(Collected data entries)
---

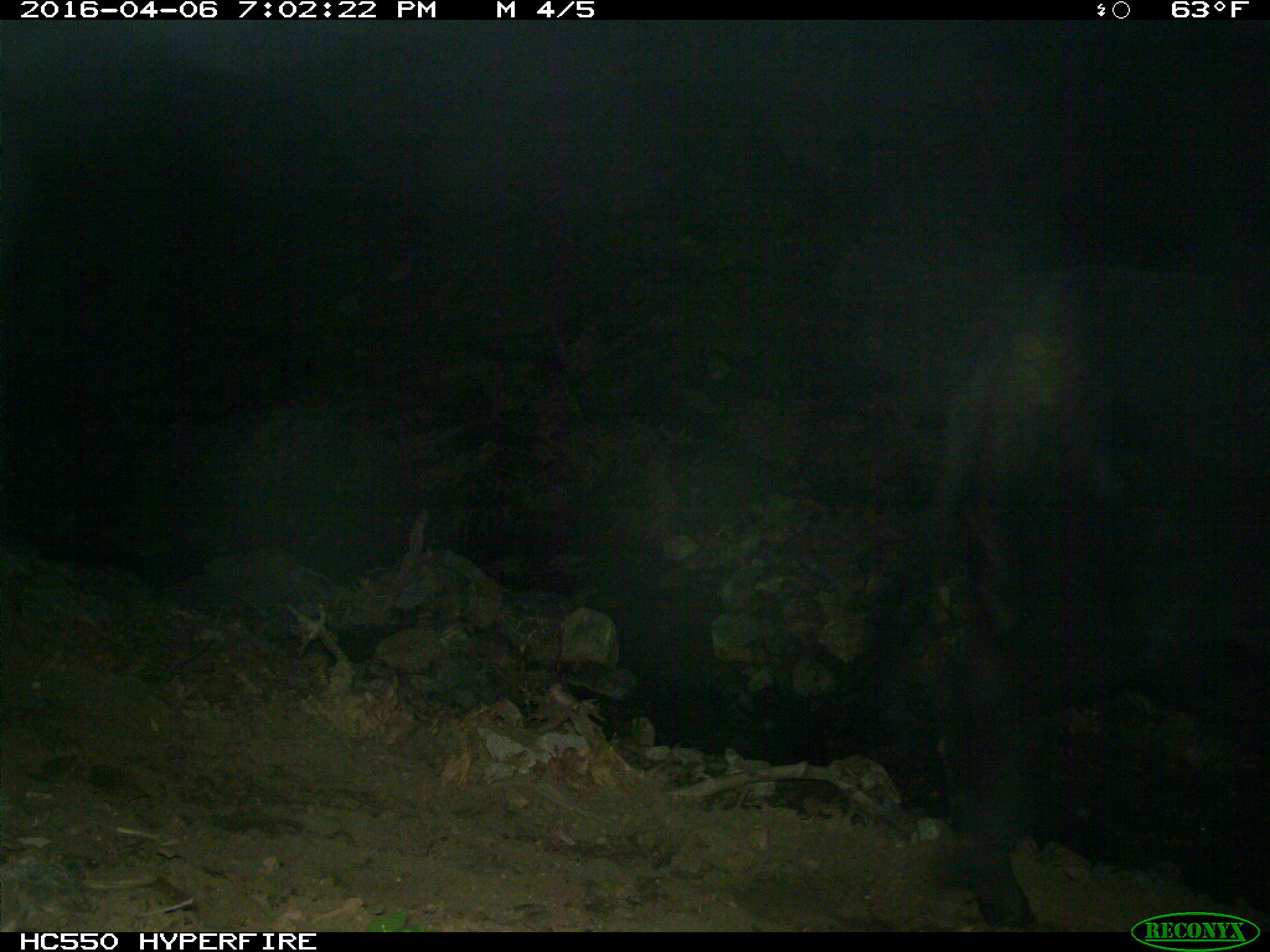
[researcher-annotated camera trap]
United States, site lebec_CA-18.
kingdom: Animalia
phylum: Chordata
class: Mammalia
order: Artiodactyla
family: Bovidae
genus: Bos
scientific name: Bos taurus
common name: domestic cow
Bos taurus (domestic cow).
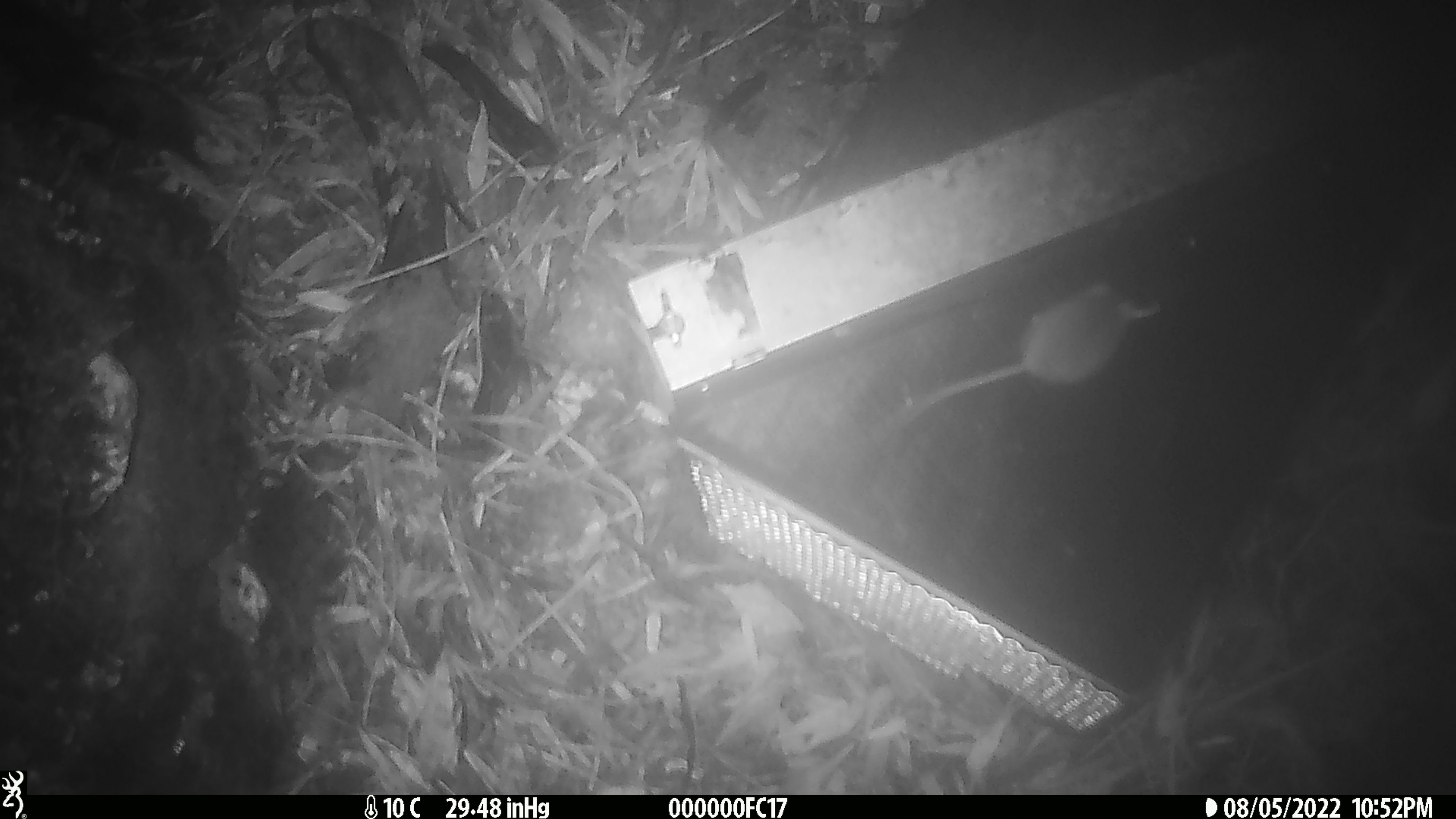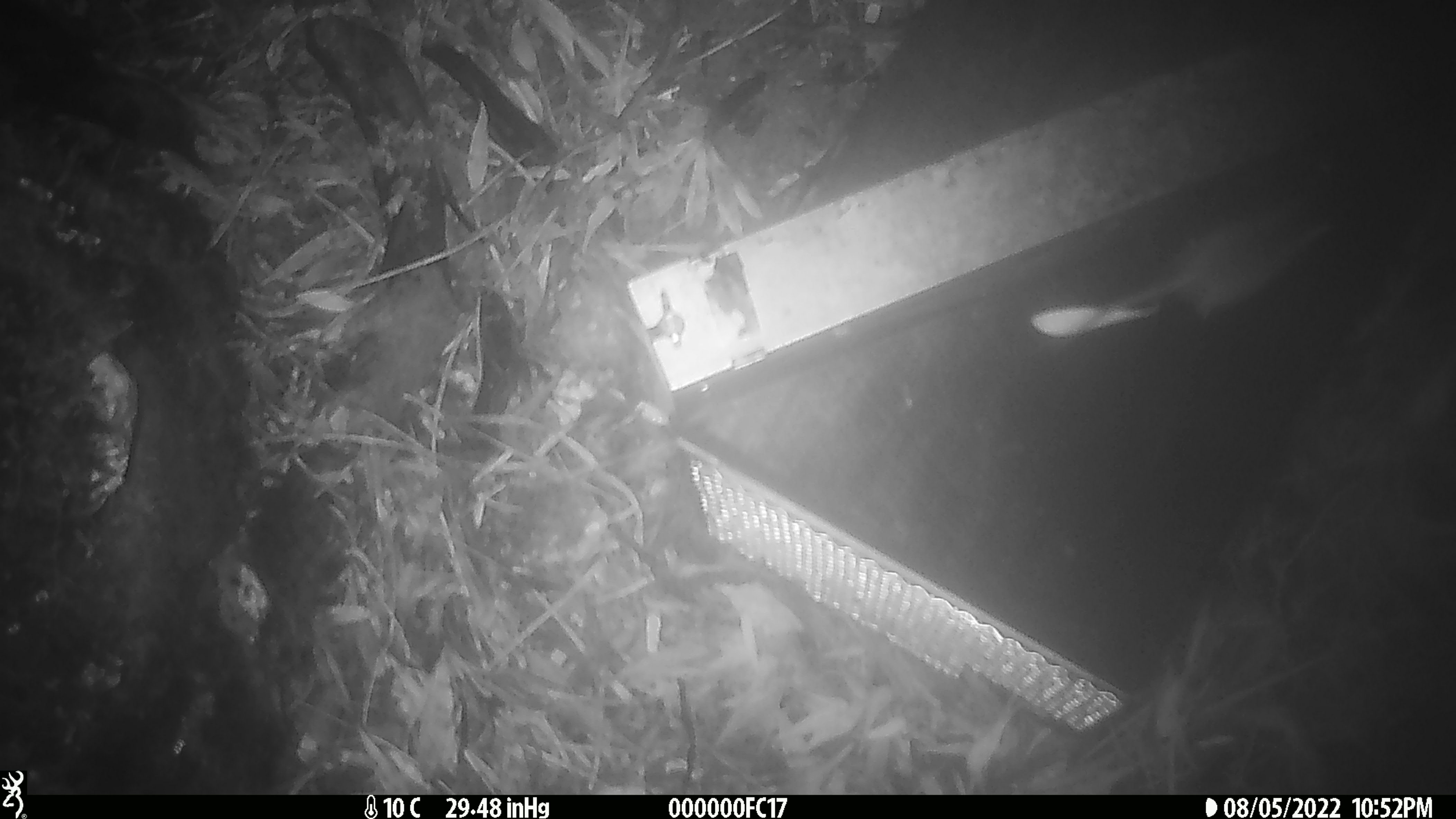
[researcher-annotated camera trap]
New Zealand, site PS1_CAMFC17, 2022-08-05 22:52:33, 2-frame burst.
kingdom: Animalia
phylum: Chordata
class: Mammalia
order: Rodentia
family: Muridae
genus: Mus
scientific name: Mus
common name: mouse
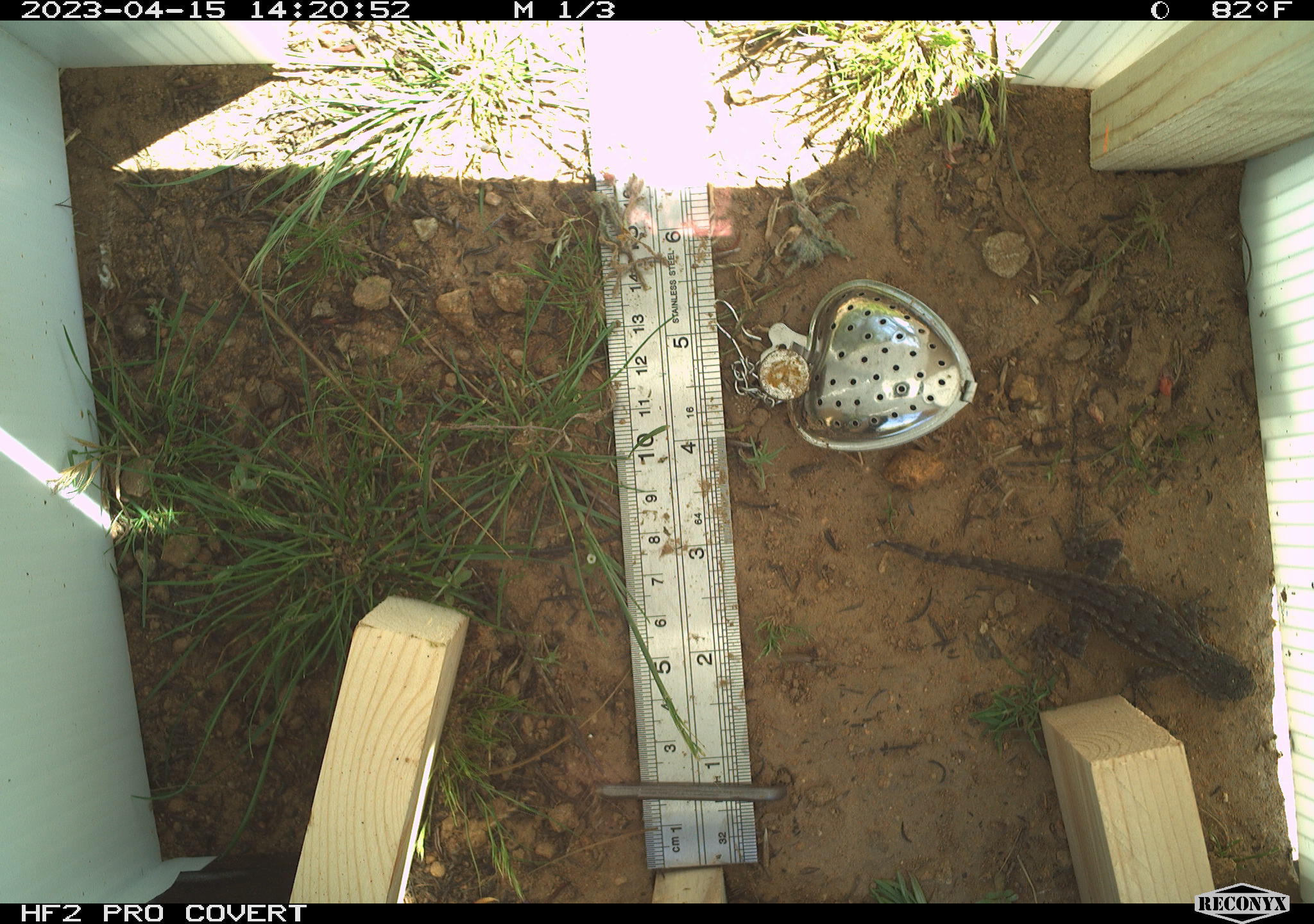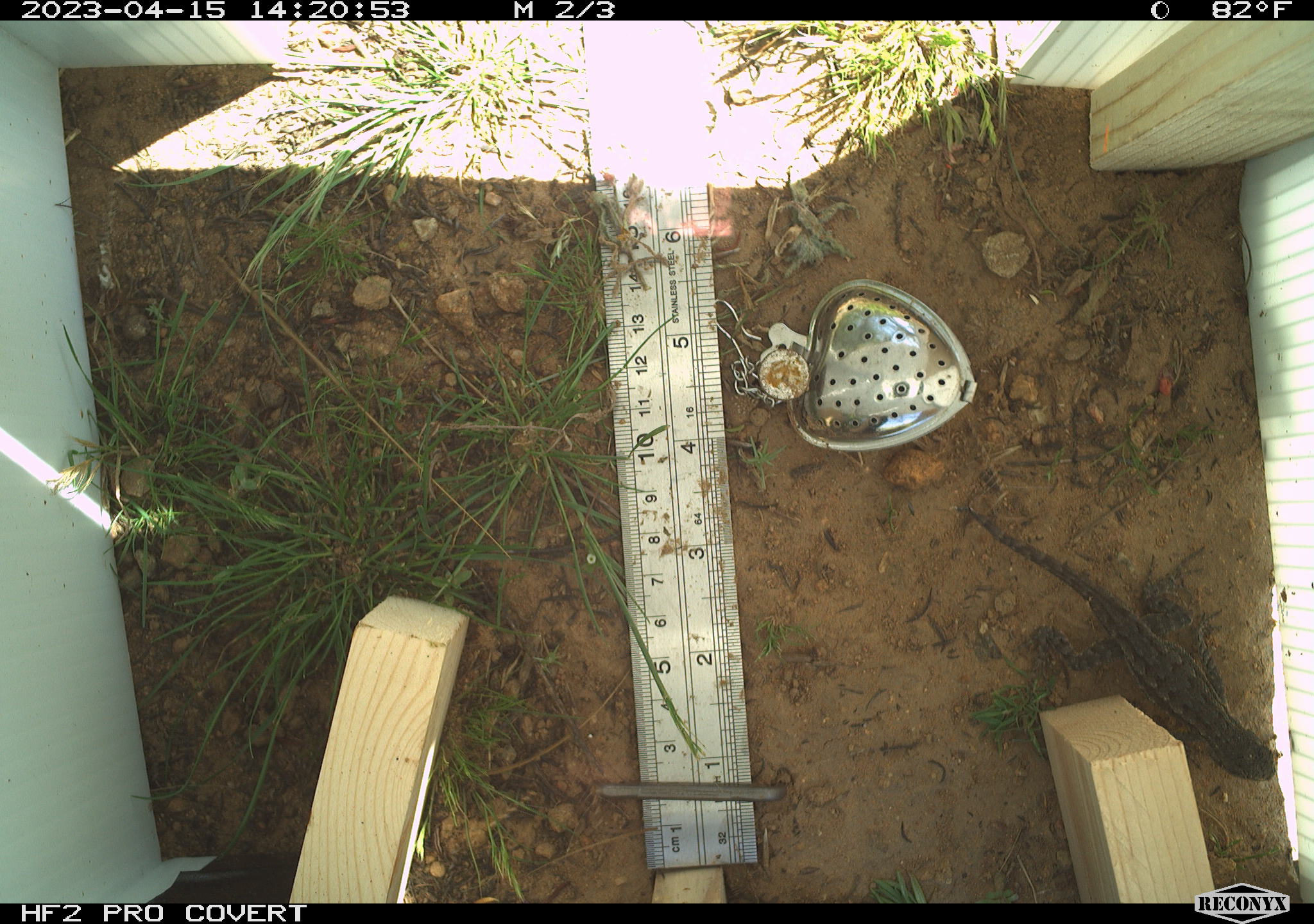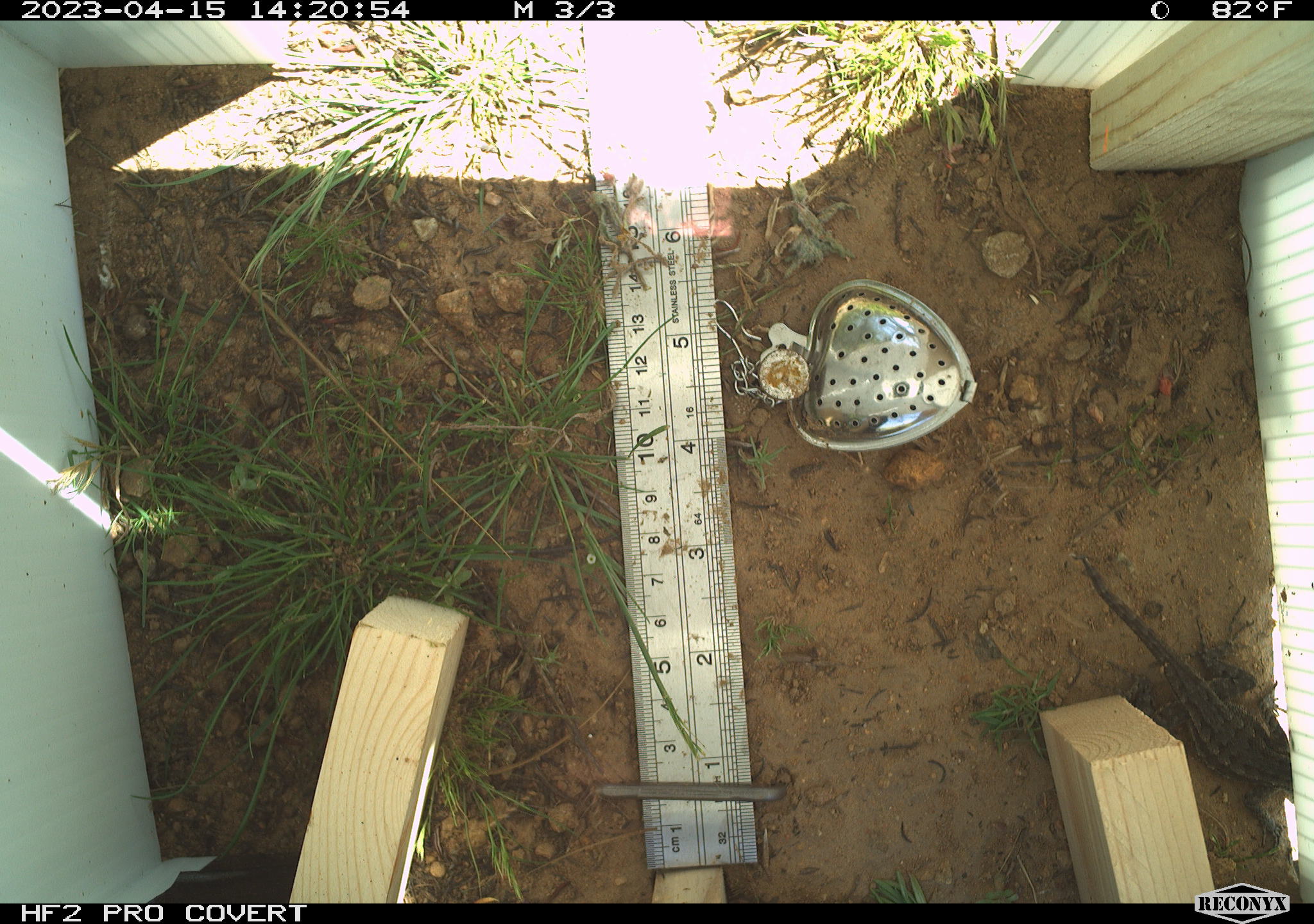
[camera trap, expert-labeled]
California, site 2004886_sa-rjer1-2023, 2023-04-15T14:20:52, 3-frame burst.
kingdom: Animalia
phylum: Chordata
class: Reptilia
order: Squamata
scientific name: Squamata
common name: lizards and snakes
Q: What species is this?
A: Lizards and snakes (Squamata).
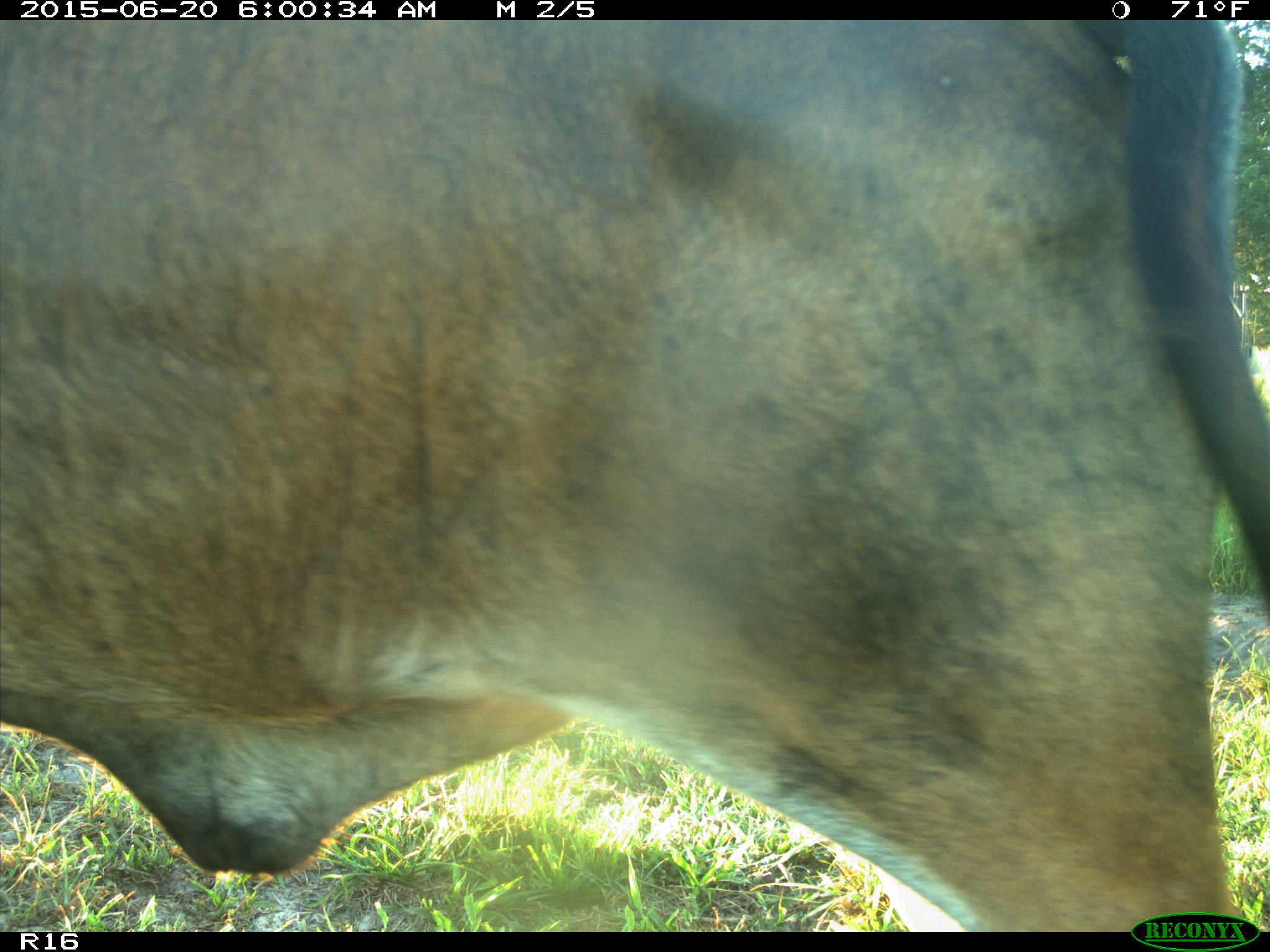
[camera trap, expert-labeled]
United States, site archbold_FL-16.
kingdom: Animalia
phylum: Chordata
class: Mammalia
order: Artiodactyla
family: Bovidae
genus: Bos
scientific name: Bos taurus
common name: domestic cow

---

*Assignment*.
Although the records contain pictures, the copy should consist of their text alone, reproduced exactly.

*Answer to the exercise*.
[researcher-annotated camera trap]
United States, site lebec_CA-18.
kingdom: Animalia
phylum: Chordata
class: Mammalia
order: Artiodactyla
family: Bovidae
genus: Bos
scientific name: Bos taurus
common name: domestic cow
Bos taurus (domestic cow).
[researcher-annotated camera trap]
New Zealand, site PS1_CAMFC17, 2022-08-05 22:52:33, 2-frame burst.
kingdom: Animalia
phylum: Chordata
class: Mammalia
order: Rodentia
family: Muridae
genus: Mus
scientific name: Mus
common name: mouse
[camera trap, expert-labeled]
California, site 2004886_sa-rjer1-2023, 2023-04-15T14:20:52, 3-frame burst.
kingdom: Animalia
phylum: Chordata
class: Reptilia
order: Squamata
scientific name: Squamata
common name: lizards and snakes
Q: What species is this?
A: Lizards and snakes (Squamata).
[camera trap, expert-labeled]
United States, site archbold_FL-16.
kingdom: Animalia
phylum: Chordata
class: Mammalia
order: Artiodactyla
family: Bovidae
genus: Bos
scientific name: Bos taurus
common name: domestic cow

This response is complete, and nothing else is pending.